» **INSTRUCTIONS TO FOLLOW**
Copy every line of the data below exactly as given, except for the pictures.

Data extracted from a collection

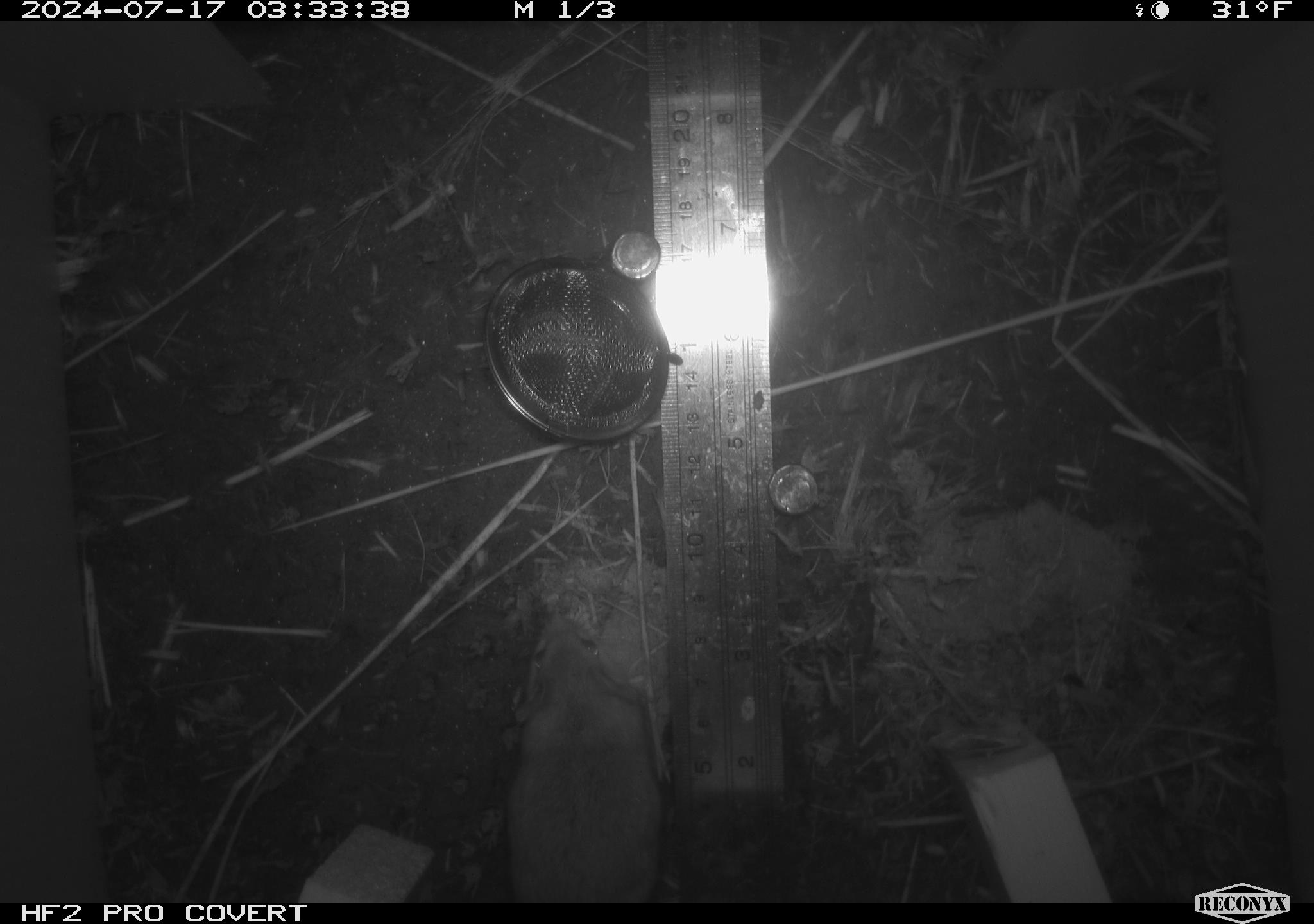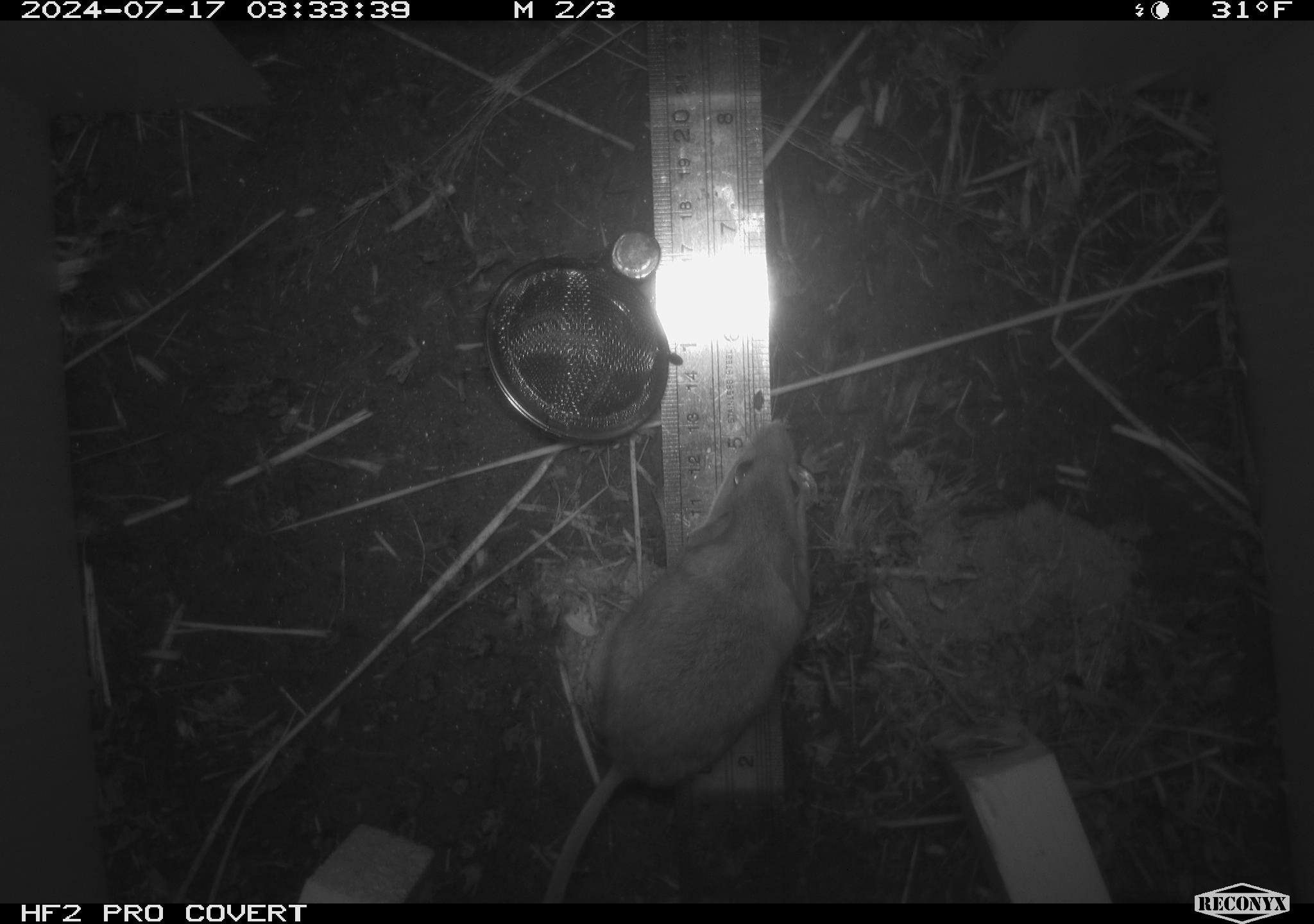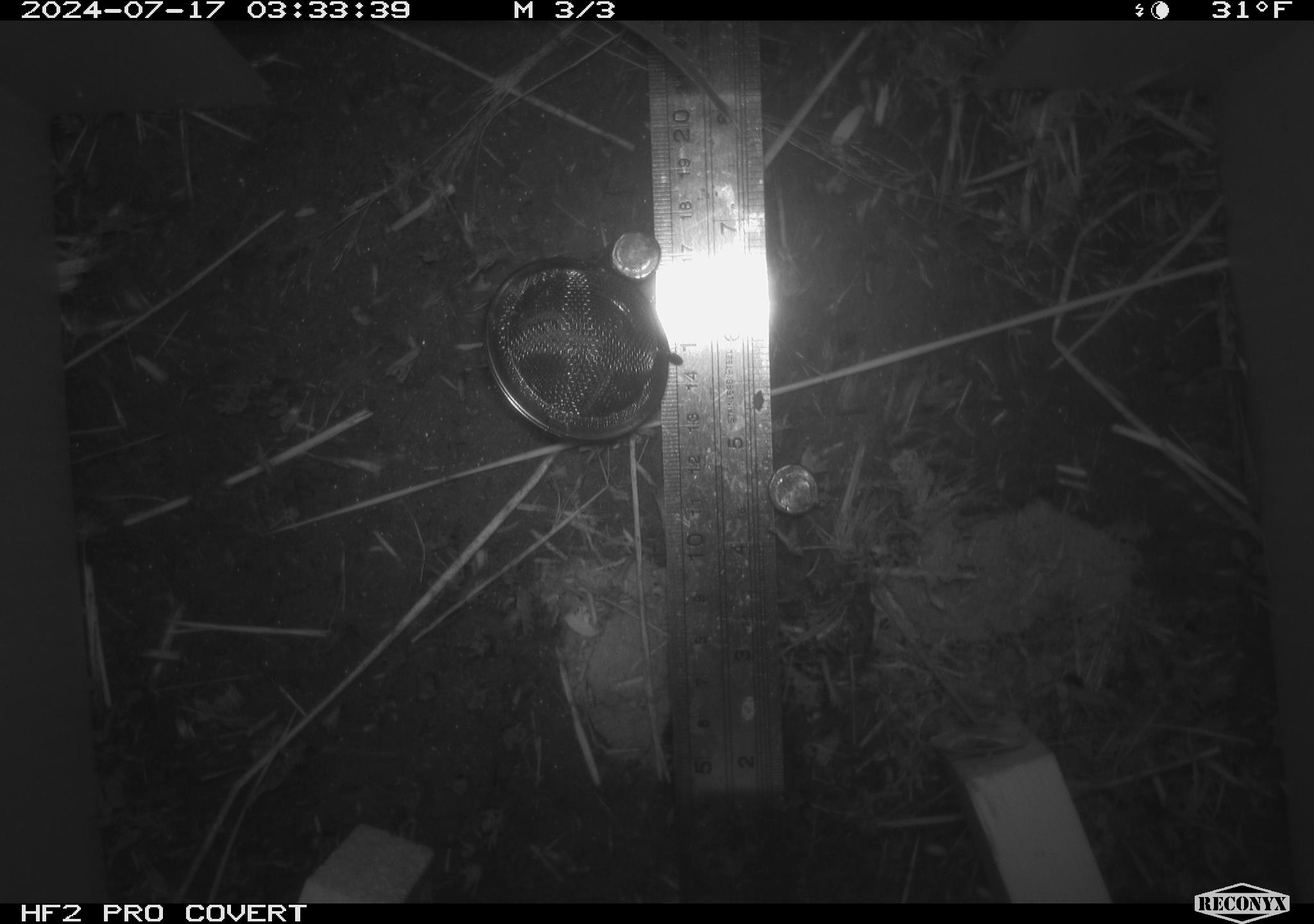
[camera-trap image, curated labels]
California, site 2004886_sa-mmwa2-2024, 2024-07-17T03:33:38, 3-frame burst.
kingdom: Animalia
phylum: Chordata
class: Mammalia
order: Rodentia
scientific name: Rodentia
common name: mouse species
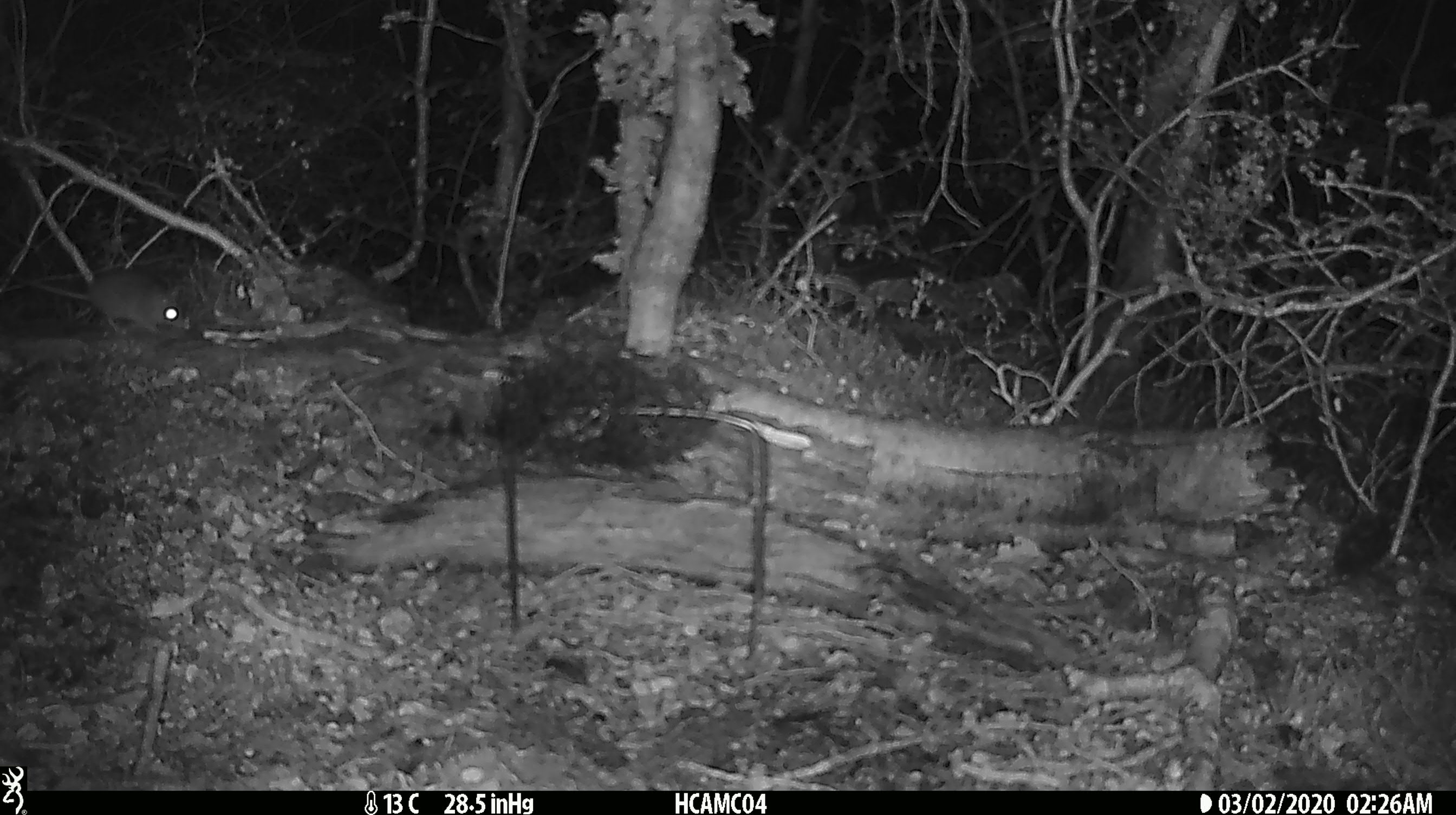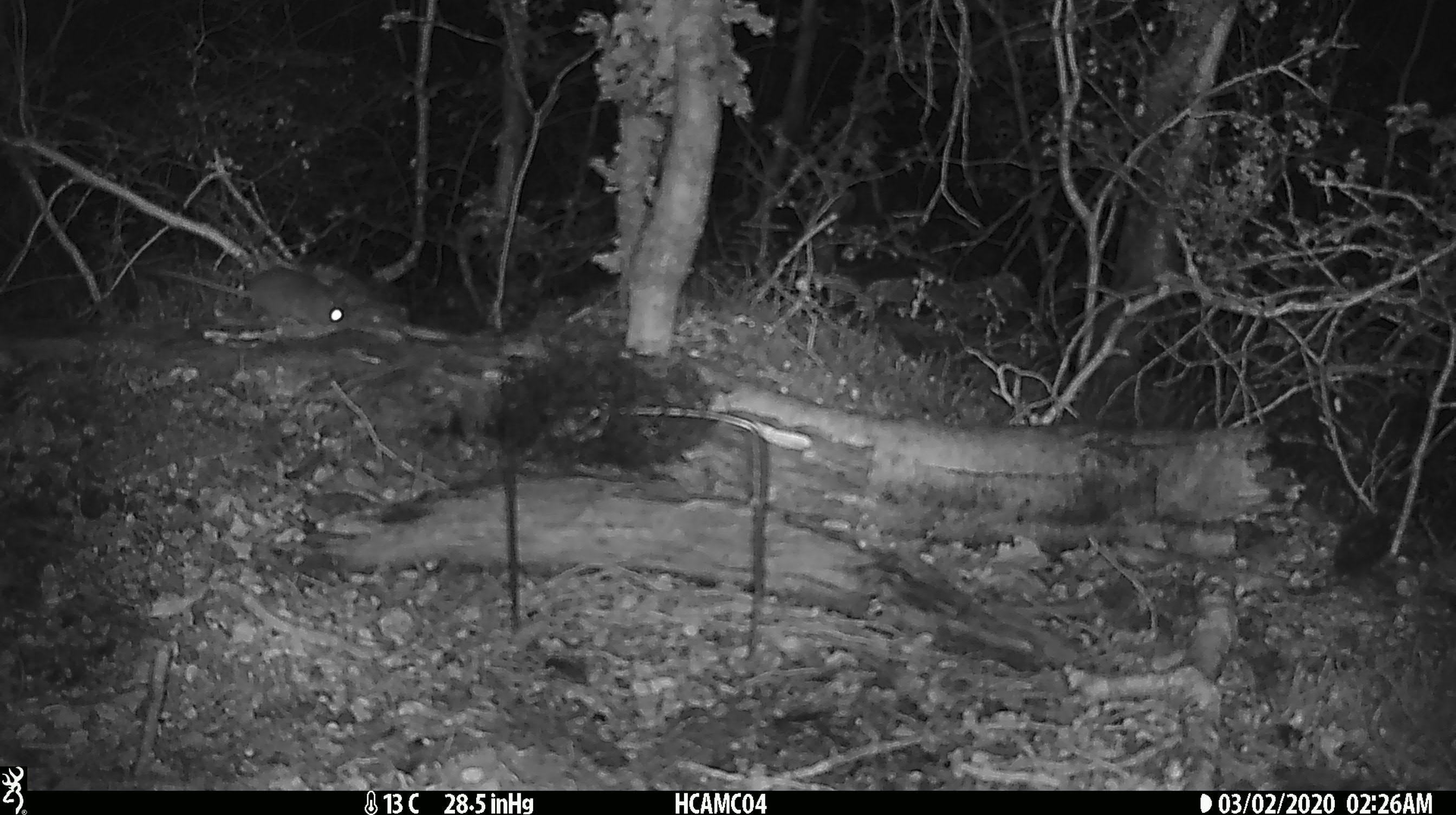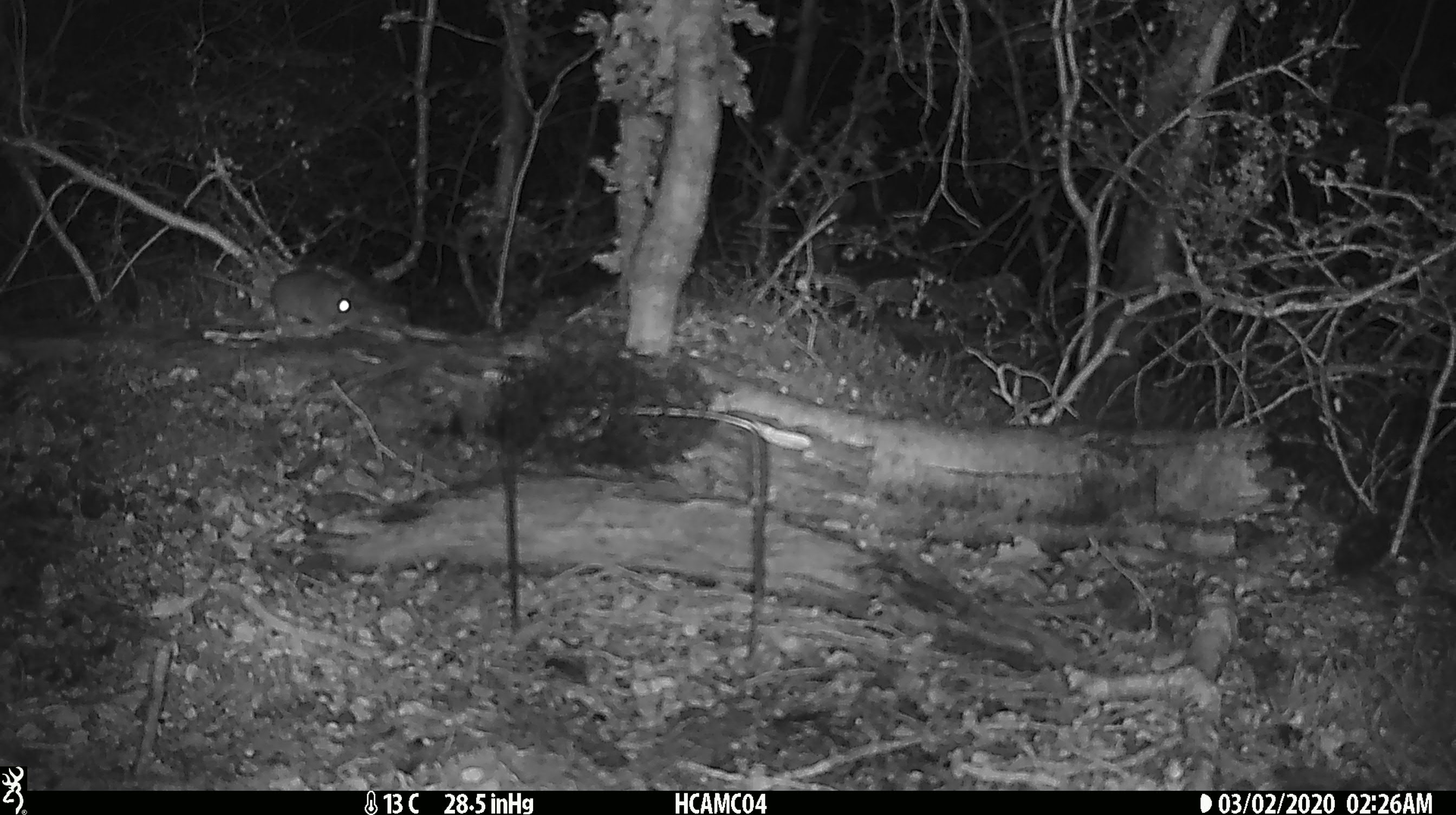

» **OUTPUT**
[camera-trap image, curated labels]
California, site 2004886_sa-mmwa2-2024, 2024-07-17T03:33:38, 3-frame burst.
kingdom: Animalia
phylum: Chordata
class: Mammalia
order: Rodentia
scientific name: Rodentia
common name: mouse species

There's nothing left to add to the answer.